◆ **GIVEN INSTRUCTION 1**:
Duplicate the passage of the post about Canadians and their female ancestors from "Indeed, Canadians are" up to and including "was Canada’s first female astronaut.".

◆ **PASSAGE GIVEN**:
New research reveals that only three in ten Canadians know inspiring stories of women in their family tree

Ancestry yesterday issued a news release about a recent poll on how much Canadians know about their female ancestors. It reveals a number of interesting findings.

Too often, people — including family historians — focus on what their male ancestors did, while ignoring the stories about their female ancestors.

I do, however, have an issue with only one of Ancestry’s comments.

To be provocative, as a new release should be, the headline is More Canadians know Laura Secord’s story than their own grandmother’s birthday.

The background to the headline is that a third (33%) of those surveyed know their grandmother’s birthday.

I’m not surprised or distressed by this number.

To be honest, as a longtime family historian, even I need to look up the birthday of my grandmother who lived in another city.

What’s probably more important than a birthday is for people to know the maiden name of their grandmothers and great-grandmothers.

Annie Young and her mother Elizabeth Young (née Webster), 1875, Montreal, Quebec. Photographer: William Notman, II-20331.1.

Here’s Ancestry’s news release. It’s worth a read.

Ahead of International Women’s Day, a new Leger Marketingi survey, conducted on behalf of Ancestry, the global leader in family history, reveals that Canadians find female historical figures, such as Viola Desmond and Laura Secord to be the most inspiring kind of women (35%), ahead of female celebrities (15%) or women in public office (24%).

Women throughout history have changed the world with their strength, intelligence and determination to create a better future. This International Women’s Day, Ancestry is encouraging Canadians to seek inspiration from the achievements of women in their family history – particularly given that people are more likely to find inspiration from female family members (30%) than friends (20%), athletes (18%), or colleagues (11%).

Canadians want to know more about their own legacy with most (68%) in agreement that knowing more about the challenges and achievements of the women in their family history would be inspiring and empowering. Yet only 15% of respondents said they were very familiar with the women in their family history.

Indeed, Canadians are more aware of the achievements of Canadian women from history than those of the women in their own family:

  • 44% know the story of Laura Secord who warned the British of a surprise attack by the Americans in the War of 1812,
  • 40% know that Viola Desmond is featured on the $10 bill,
  • A similar proportion (37%) are aware that Roberta Bondar was Canada’s first female astronaut.

By comparison, whilst half of those surveyed (49%) believe that the women in their family history have made an impact on women’s rights and equality, the majority (70%) are not aware of any stories from these women regarding the achievements they reached or challenges they overcame.

◆ **GIVEN INSTRUCTION 2**:
Set down the records below exactly as they appear, every one of them, with the pictures left out.

◆ **MATERIAL SUPPLIED**:

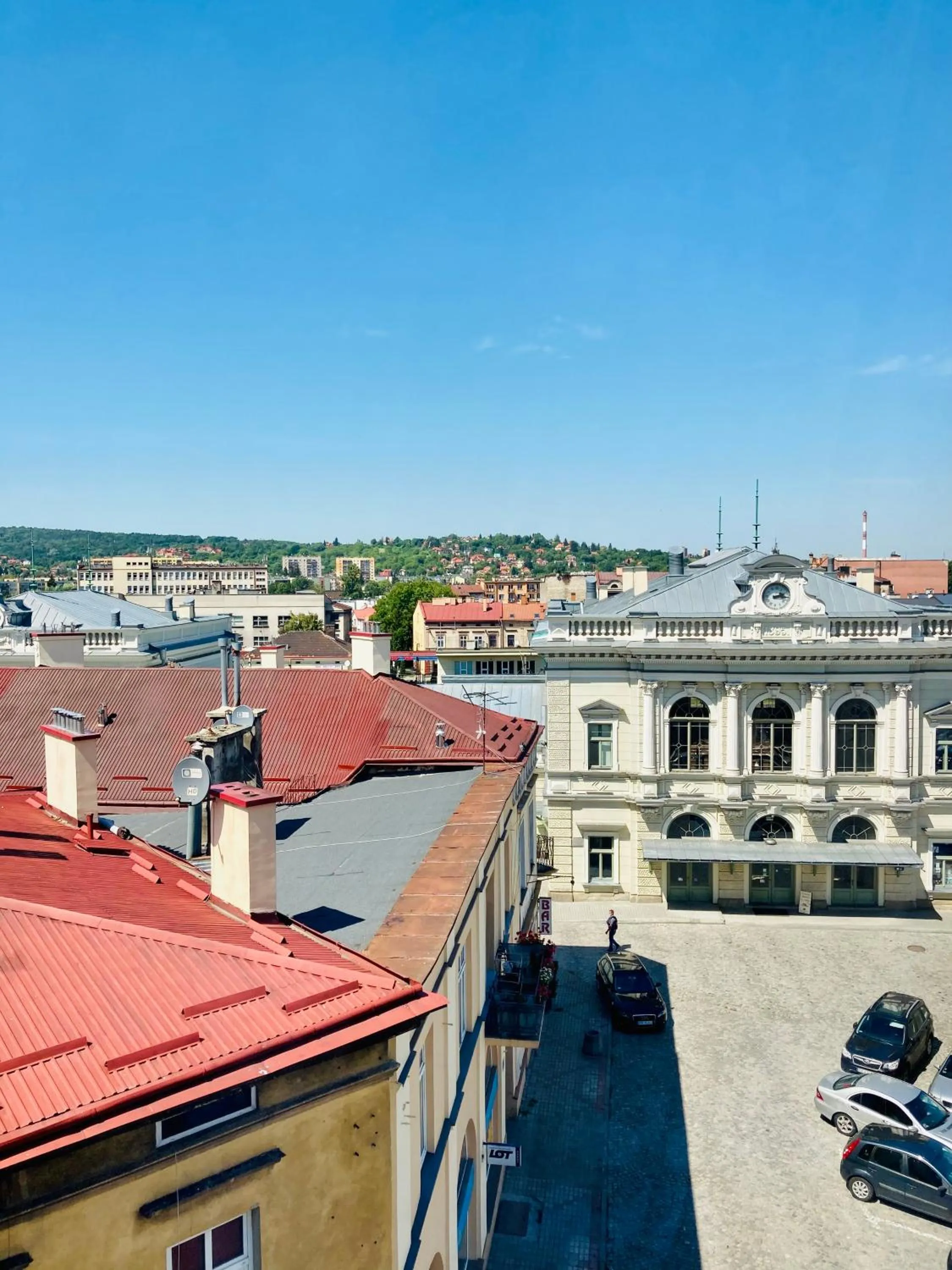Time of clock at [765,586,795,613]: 2:14
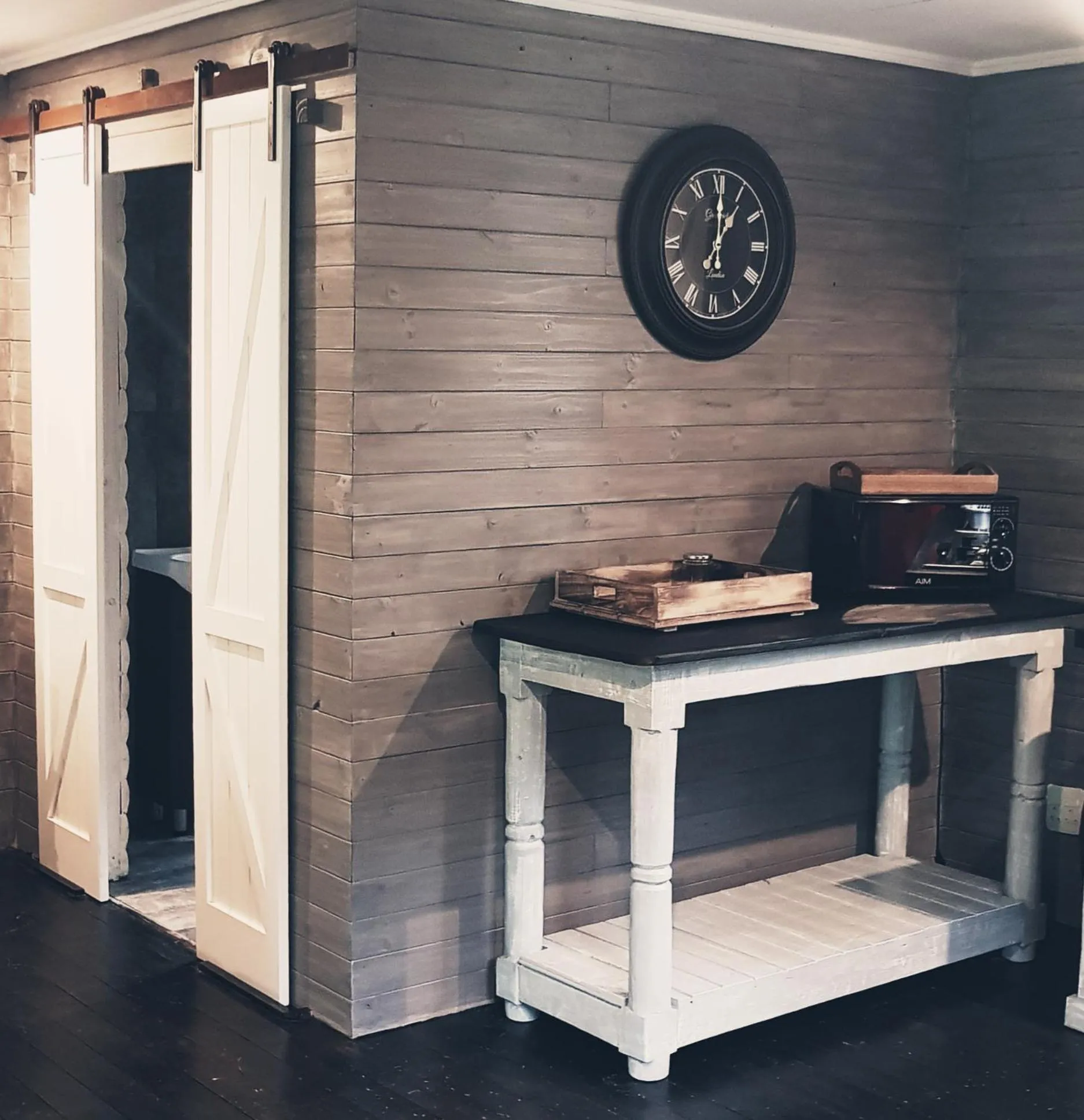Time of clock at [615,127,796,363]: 1:00
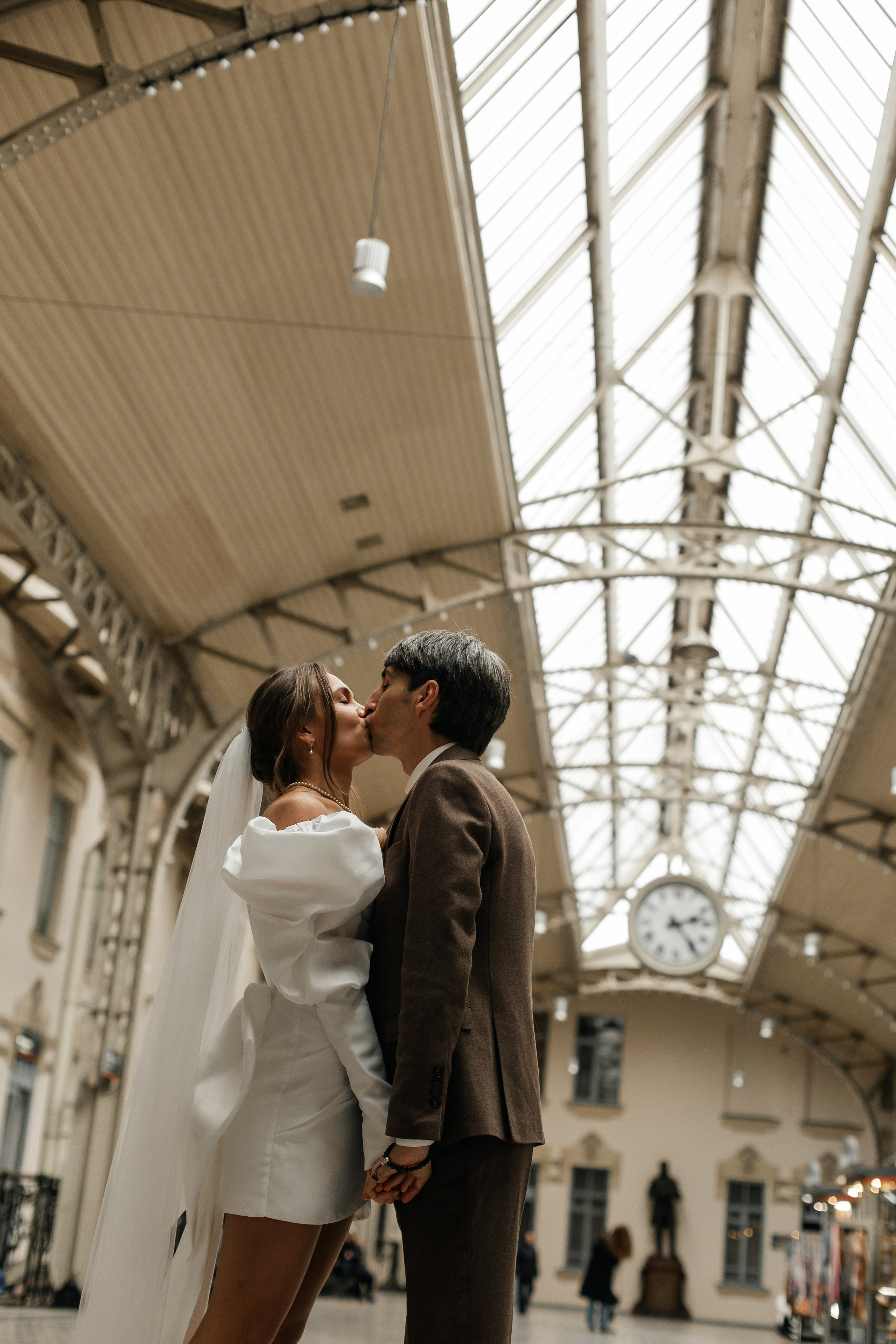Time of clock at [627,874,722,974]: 2:23
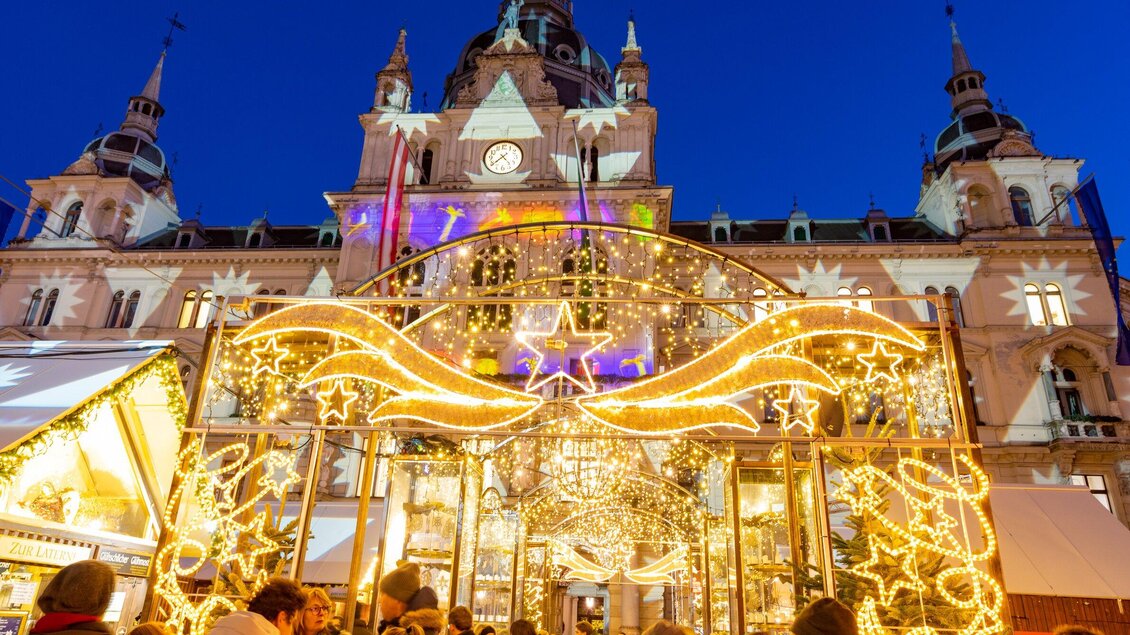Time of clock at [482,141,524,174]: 4:38
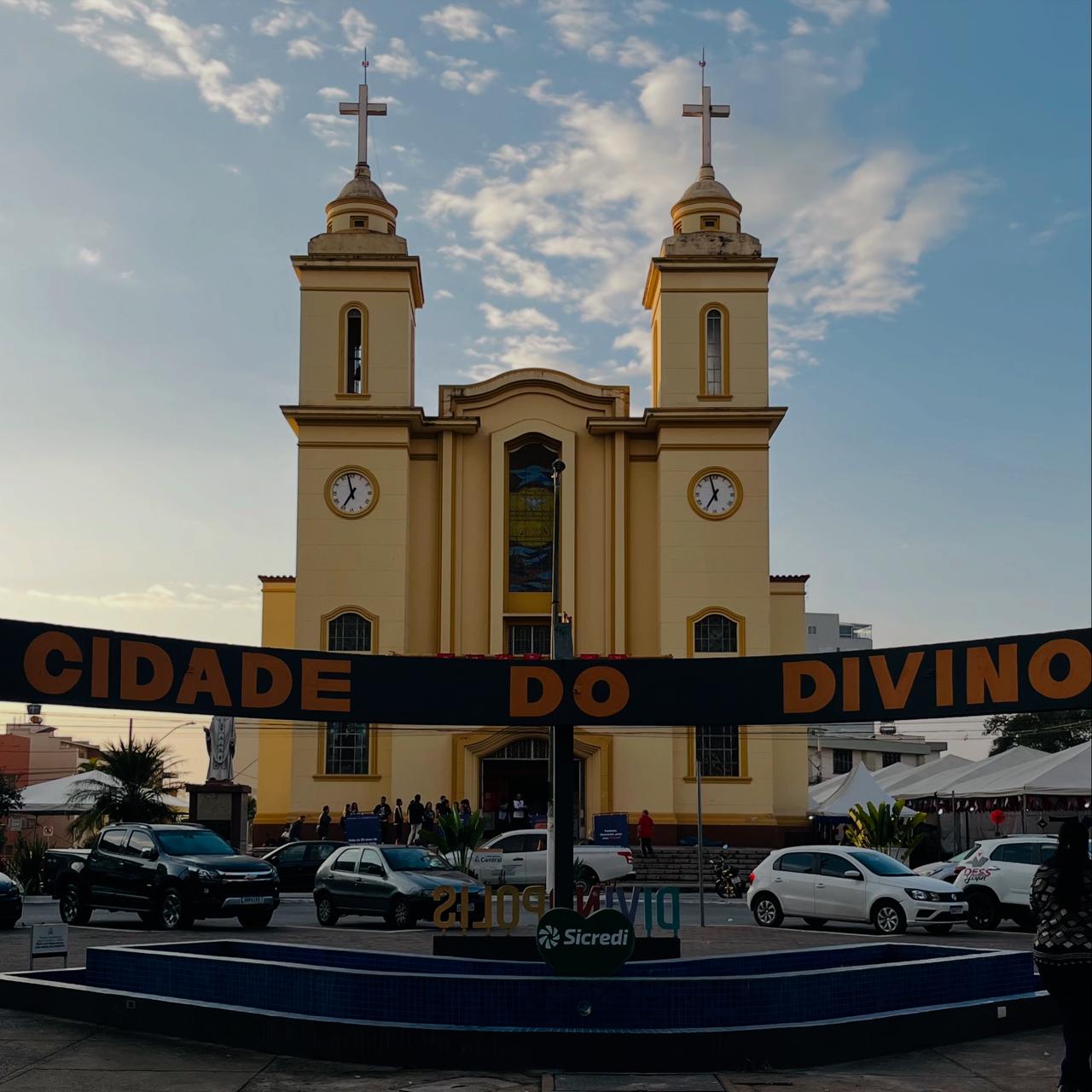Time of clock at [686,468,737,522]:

◆ **FINISHED ANSWER 1**:
Indeed, Canadians are more aware of the achievements of Canadian women from history than those of the women in their own family:

  • 44% know the story of Laura Secord who warned the British of a surprise attack by the Americans in the War of 1812,
  • 40% know that Viola Desmond is featured on the $10 bill,
  • A similar proportion (37%) are aware that Roberta Bondar was Canada’s first female astronaut.

◆ **FINISHED ANSWER 2**:
Time of clock at [765,586,795,613]: 2:14
Time of clock at [615,127,796,363]: 1:00
Time of clock at [627,874,722,974]: 2:23
Time of clock at [482,141,524,174]: 4:38
Time of clock at [686,468,737,522]:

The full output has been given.